At various times, I have blogged a series of posts as I read through a book, often en route to writing a review. One of first books to get this treatment was the collection of articles Church’s Thesis After 70 Years edited by Adam Olszewski et al. This was a very mixed bag, as is often the way with such collections. But some pieces stood out as worth thinking about. Here’s one (which I initially posted about in 2007, but returned to a bit later when we read it one Thursday in the Logic Seminar.
Stewart Shapiro, “Computability, Proof, and Open-Texture” (January 18, 2008)
Let me say straight away that it is a very nice paper, written with Stewart Shapiro’s characteristic clarity and good sense.
Leaving aside all considerations about physical computability, there are at least three ideas in play in the vicinity of the Church-Turing Thesis. Or betters there is first a cluster of inchoate, informal, open-ended, vaguely circumscribed ideas of computability, shaped by some paradigm examples of everyday computational exercises. Then second there is the semi-technical idea of effective computability (with quite a carefully circumscribed though still informal definition, as given in various texts, such as Hartley Rogers’ classic). Then thirdly there is the idea of Turing computability (and along with that, of course, the other provability equivalent characterizations of computability as recursiveness, etc.).
It will be agreed on all sides that our original inchoate, informal, open-ended ideas could and can be sharpened up in various ways. Hence, the notion of effective computability takes some strands in inchoate notion and refines and radically idealizes them in certain ways (e.g. by abstracting from practical considerations of the amount of time or memory resources a computation would use). But there are other notions, e.g. of feasible computability, that can also be distilled out. Or notions of what is computable by a physically realisable set-up in this or other worlds. It isn’t that the notion of effective computability is — so to speak — the only clear concept waiting to be revealed as the initial fog clears.

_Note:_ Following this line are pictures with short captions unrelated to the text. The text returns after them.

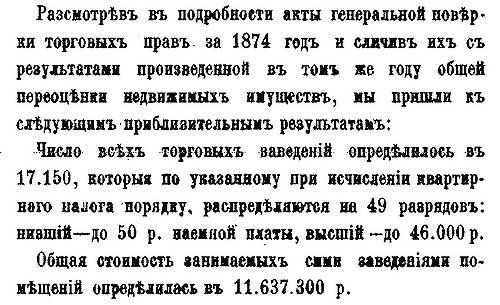 Москва, 1874 год. Количество торговых заведений.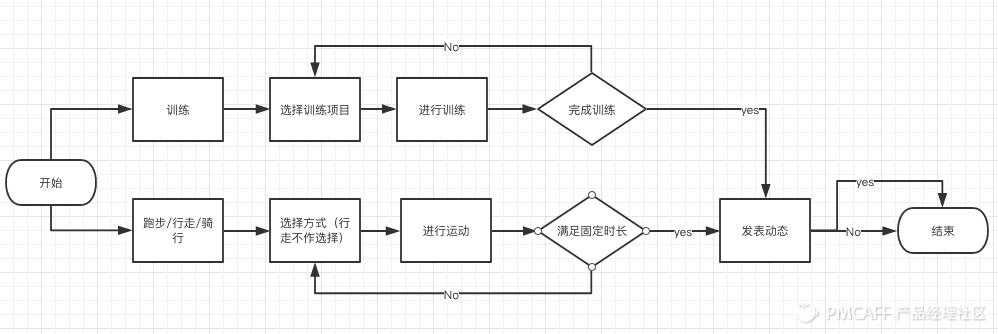 keep流程图.png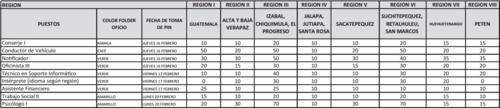 Fechas y cantidades de solicitudes que se recibirán por región.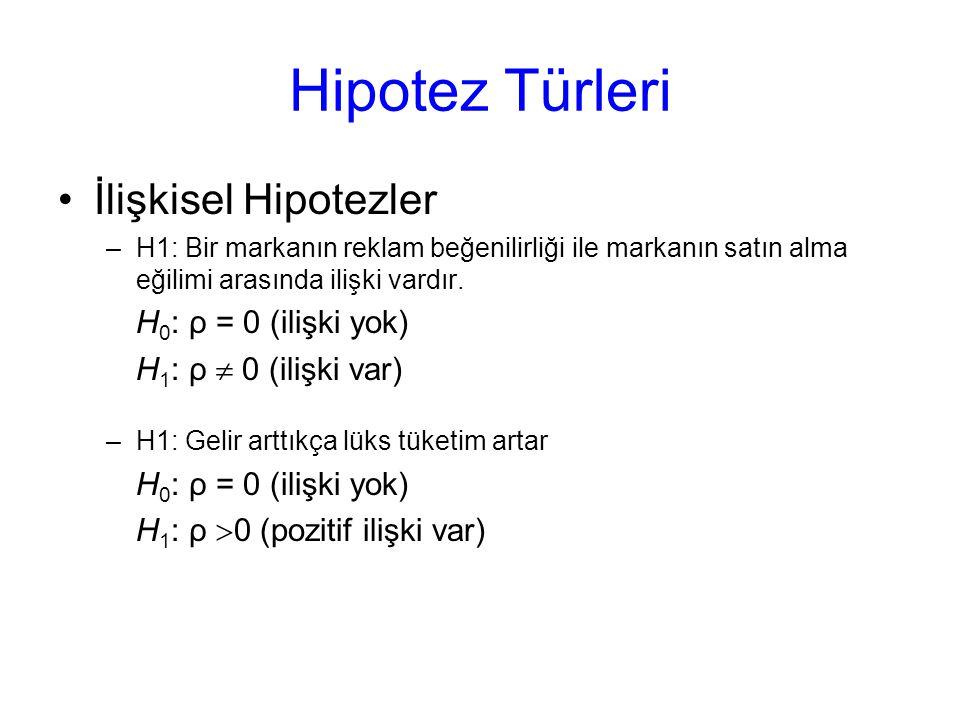 Hipotez Türleri İlişkisel Hipotezler –H1: Bir markanın reklam beğenilirliği ile markanın satın alma eğilimi arasında ilişki vardır. H 0 : ρ = 0 (ilişk
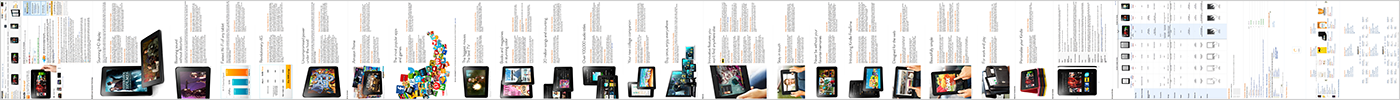 Amazon Kindle Fire Home Page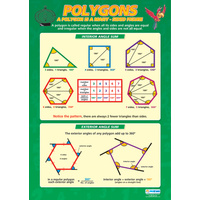 Math School Poster-  Polygons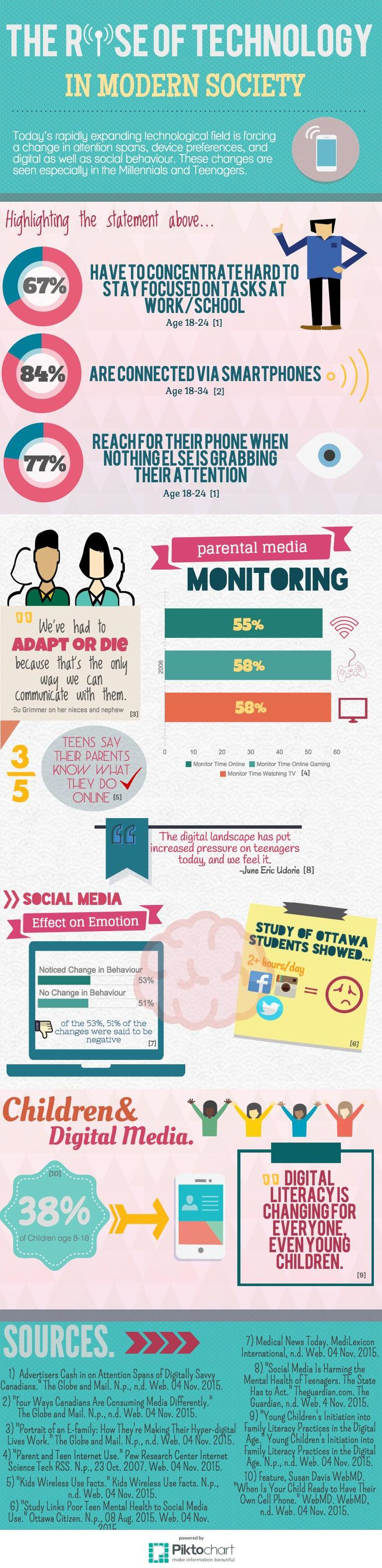 Infographic for FILM240 by Alex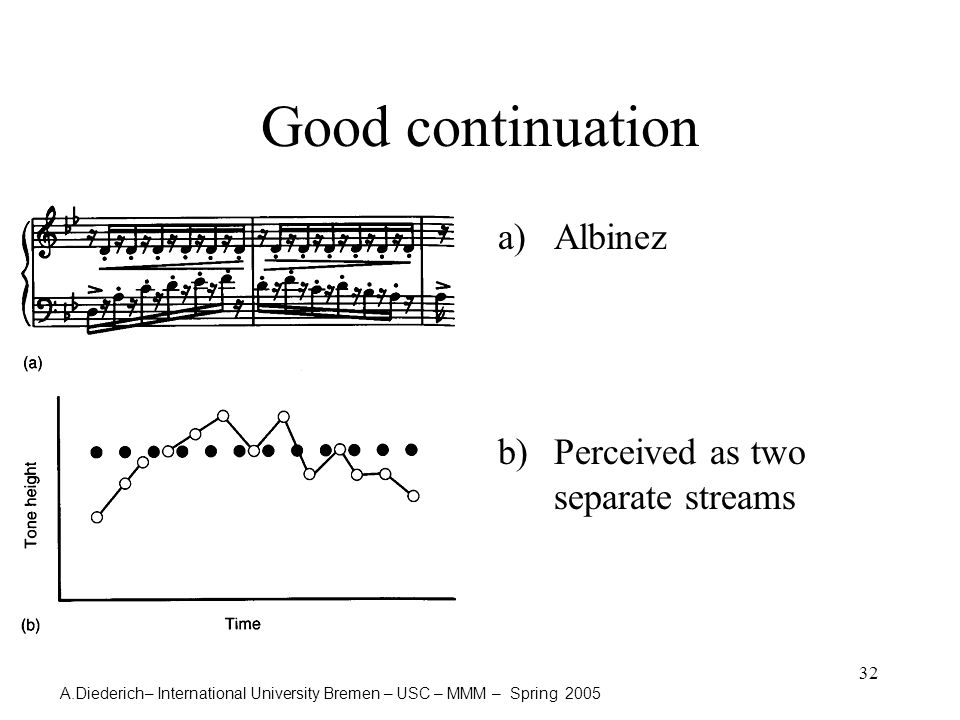 A.Diederich– International University Bremen – USC – MMM – Spring 2005 32 Good continuation a)Albinez b)Perceived as two separate streams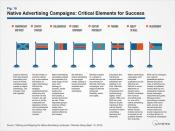 Native Advertising Campaigns: Critical Elements for Success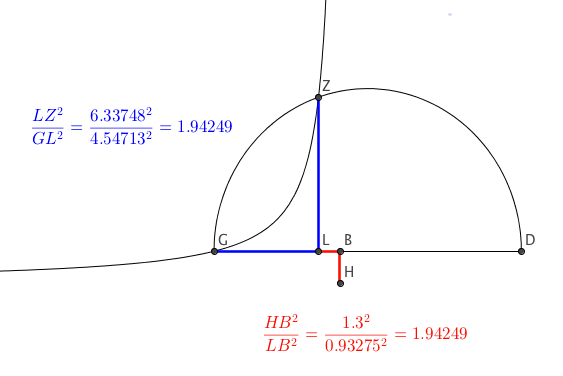 A Geogebra Rendition Of One Of Omar Khayyams Solutions For A Cubic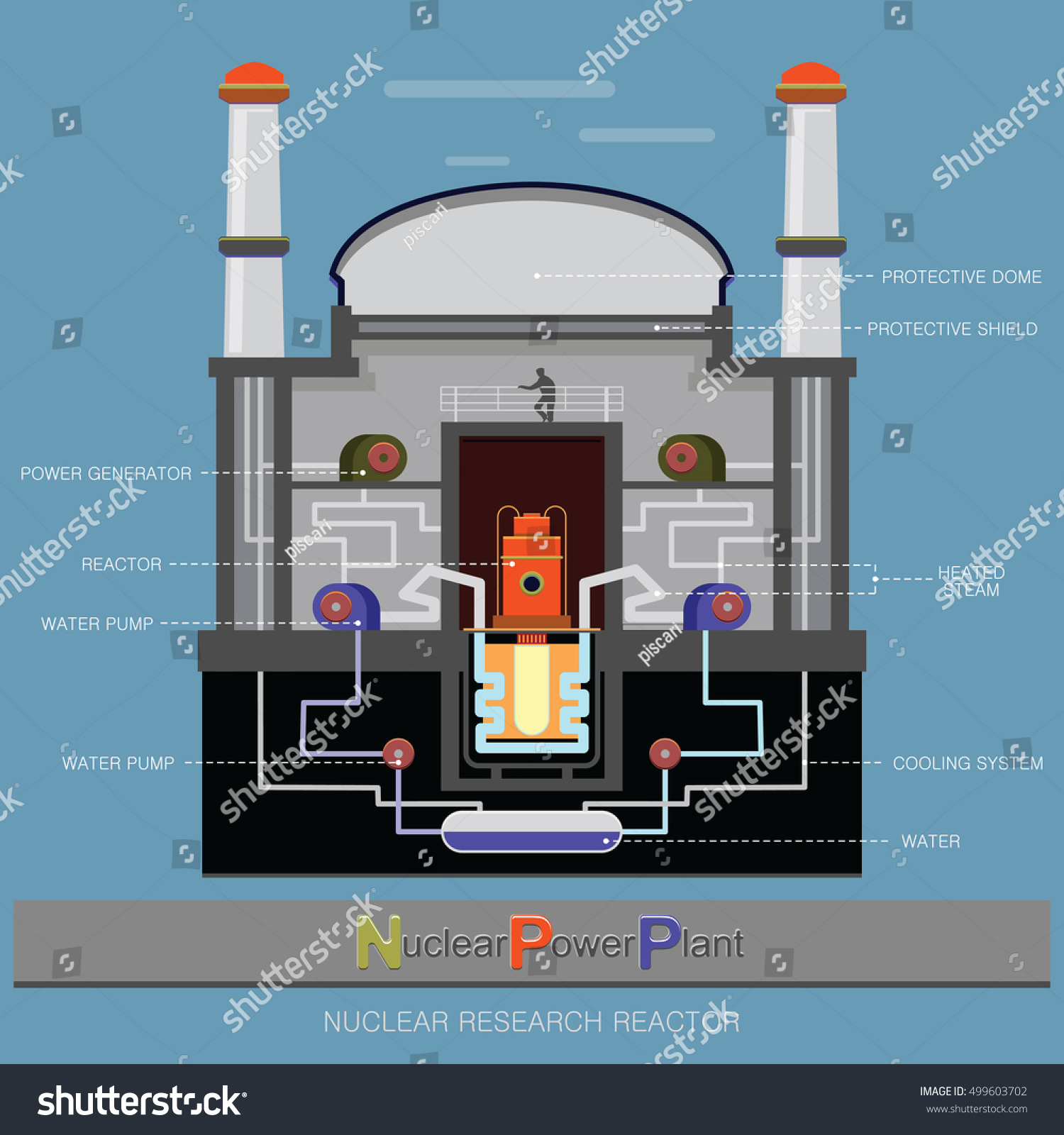 Nuclear Power Plant Infographic Industrial Electric Stock Vector With Diagram Generation Concept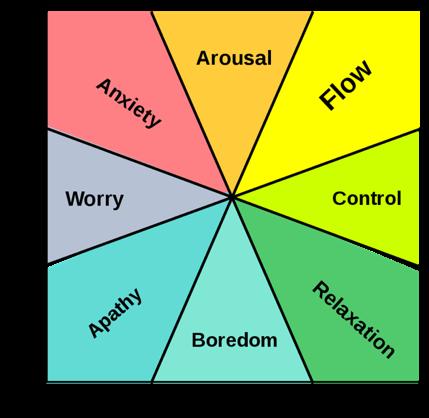 Illustratie 1 Flow - balans tussen uitdaging en vaardigheden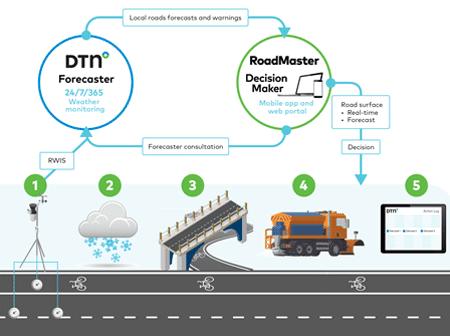 Infographic RoadMaster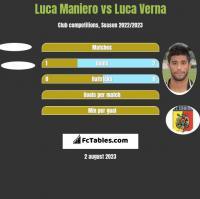 Luca Maniero vs Luca Verna h2h player stats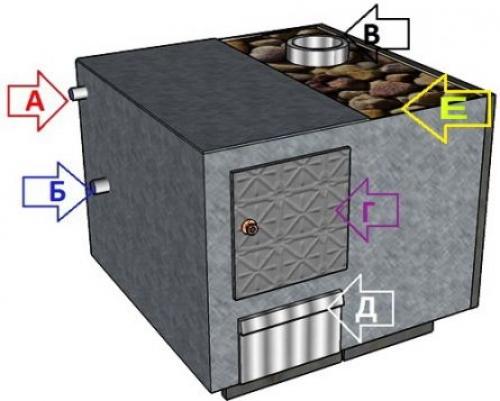 Электрическая печь для бани своими руками фото 368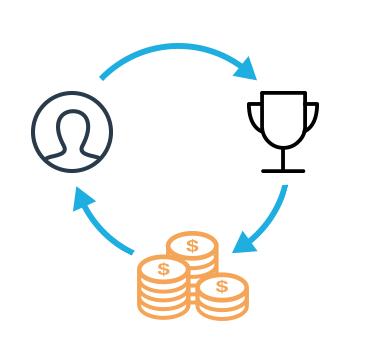 Revenue Streams for PTs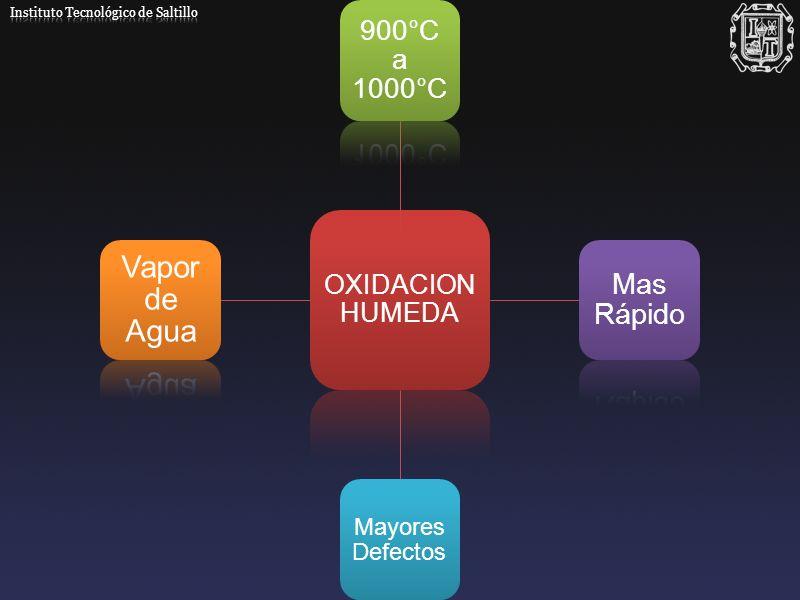 OXIDACION HUMEDA 900°C a 1000°C Mas Rápido Mayores Defectos Vapor de Agua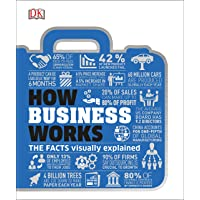 How Business Works: The Facts Visually Explained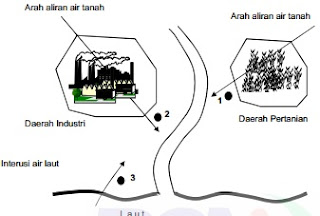 diagram lokasi pengambilan sampel air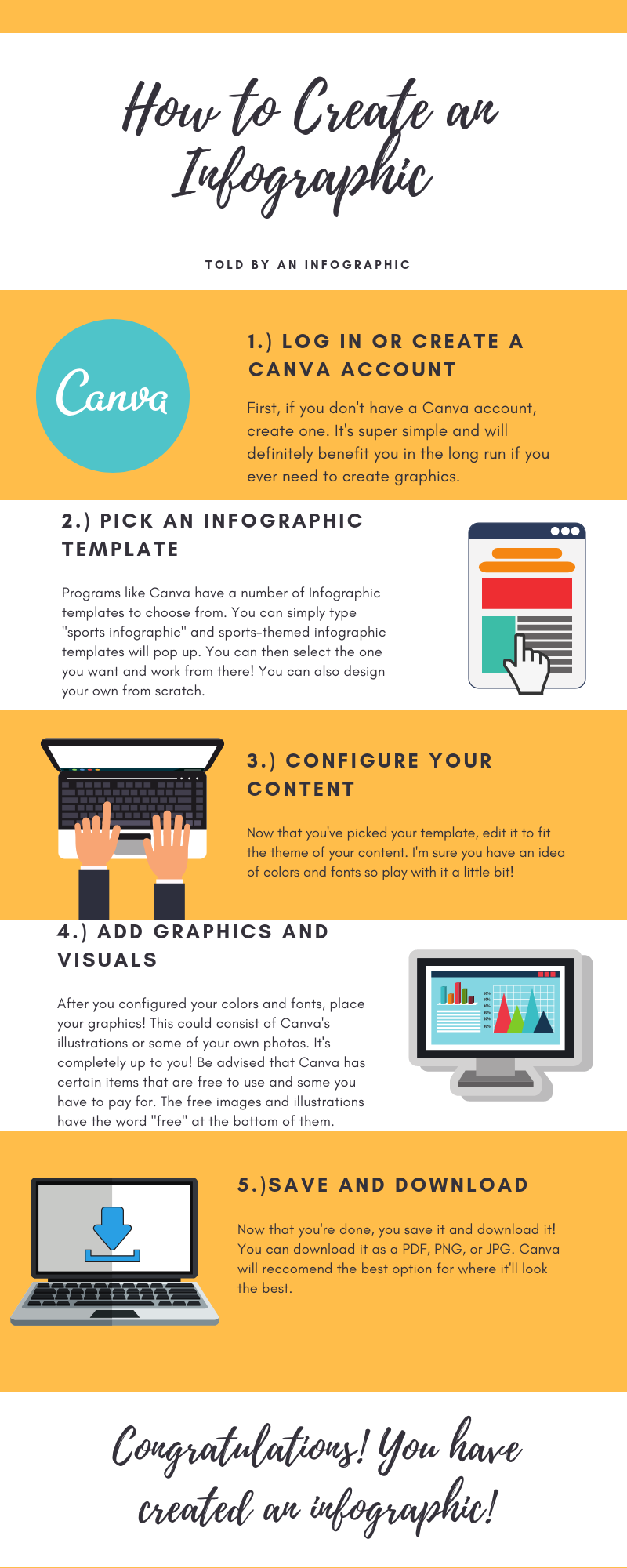 How to Create an Infographic on Canva | UF Ad Society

So I think that Shapiro’s rather Lakatosian comments in his paper about how concepts get refined and developed and sharpened in mathematical practice are all well-taken, as comments about how we get from our initial inchoate preformal ideas to, in particular, the semi-technical notion of effective computability. And yes, I agree, it is important to emphasize is that we do indeed need to do some significant pre-processing of our initial inchoate notion of computability before we arrive at a notion, effective computability, that can reasonably be asserted to be co-extensive with Turing computability. After all, ‘computable’ means, roughly, ‘can be computed’: but ‘can’ relative to what constraints? Is the Ackermann function computable (even though for small arguments its value has more digits than particles in the known universe)? Our agreed judgements about elementary examples of common-or-garden computation don’t settle the answer to exotic questions like that. And there is an element of decision — guided of course by the desire for interesting, fruitful concepts — in the way we refine the inchoate notion of computability to arrive at the idea of effective computability (e.g. we abstract entirely away from consideration of the number of steps needed to execute an effective step-by-step computation, while insisting that we keep a low bound on the intelligence required to execute each particular step). Shapiro writes very well about this kind of exercise of reducing the amount of ‘open texture’ in an inchoate informal concept (or concept-cluster) and arriving at something more sharply bounded.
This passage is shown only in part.